Data for the task:
■ ■ ■ ■

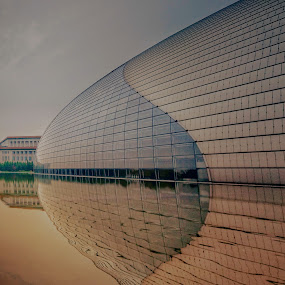 Old and new by Francisco Little - Buildings & Architecture Public & Historical ( modern, contrast, design, beijing )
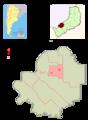 Municipio Hipólito Yrigoyen en departamento San Ignacio.png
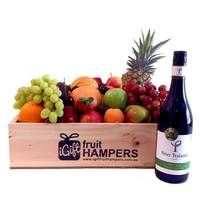 Peter Yealands Pinot Noir Fruit Hamper  Fruit Hampers for all Occasions - say it with fruit! *BIRTHDAY* *THANK YOU* *CONGRATULATIONS* *HOUSE WARMING* *FOR HIM* *FOR HER* *NEW BABY* *GRADUATION* *MOTHERS DAY* *I LOVE YOU* #fruithampers #gifthampers #australiangifts #corporategifts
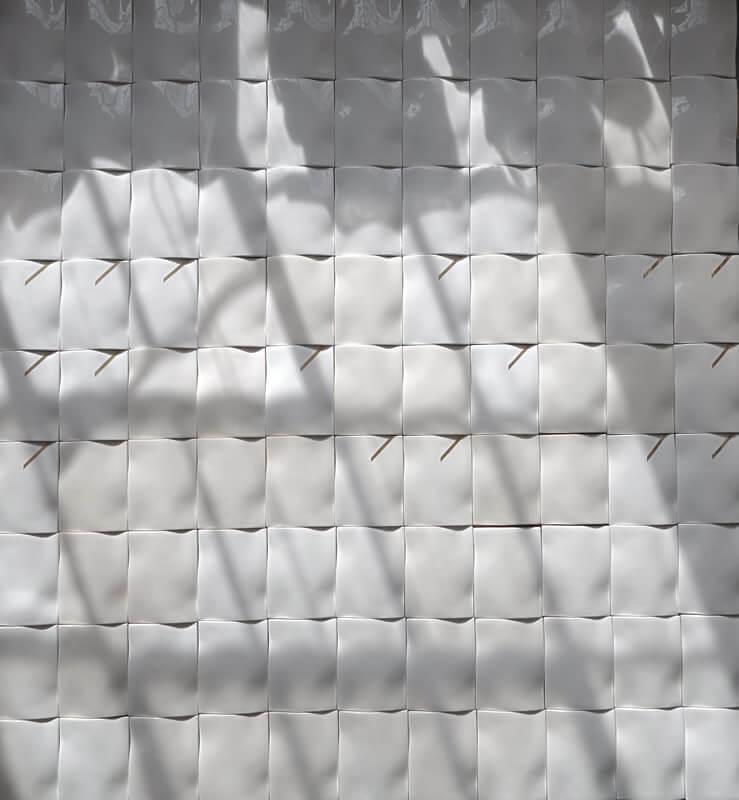 Portfolio Austrian Ceramics Award Gallery 8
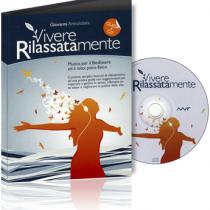 CD Vivere Rilassatamente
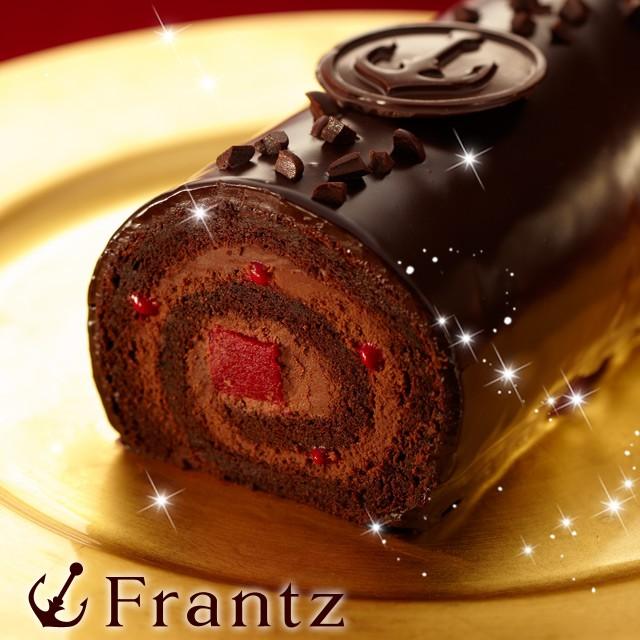 バレンタイン チョコ ギフト/ ザッハトルテのような濃厚ロールケーキ!神戸ザッハロール/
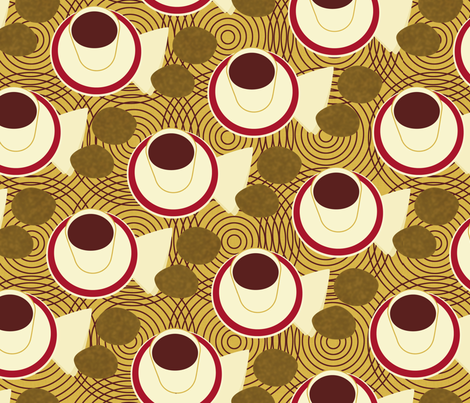 Tea in Tanzania fabric by melhales on Spoonflower - custom fabric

■ ■ ■ ■

What you are asked to do:
Above are records; repeat only the lines from the line with "Municipio Hipólito Yrigoyen" through the line with "Peter Yealands Pinot", and leave pictures out.

Finished task:
 Municipio Hipólito Yrigoyen en departamento San Ignacio.png
 Peter Yealands Pinot Noir Fruit Hamper  Fruit Hampers for all Occasions - say it with fruit! *BIRTHDAY* *THANK YOU* *CONGRATULATIONS* *HOUSE WARMING* *FOR HIM* *FOR HER* *NEW BABY* *GRADUATION* *MOTHERS DAY* *I LOVE YOU* #fruithampers #gifthampers #australiangifts #corporategifts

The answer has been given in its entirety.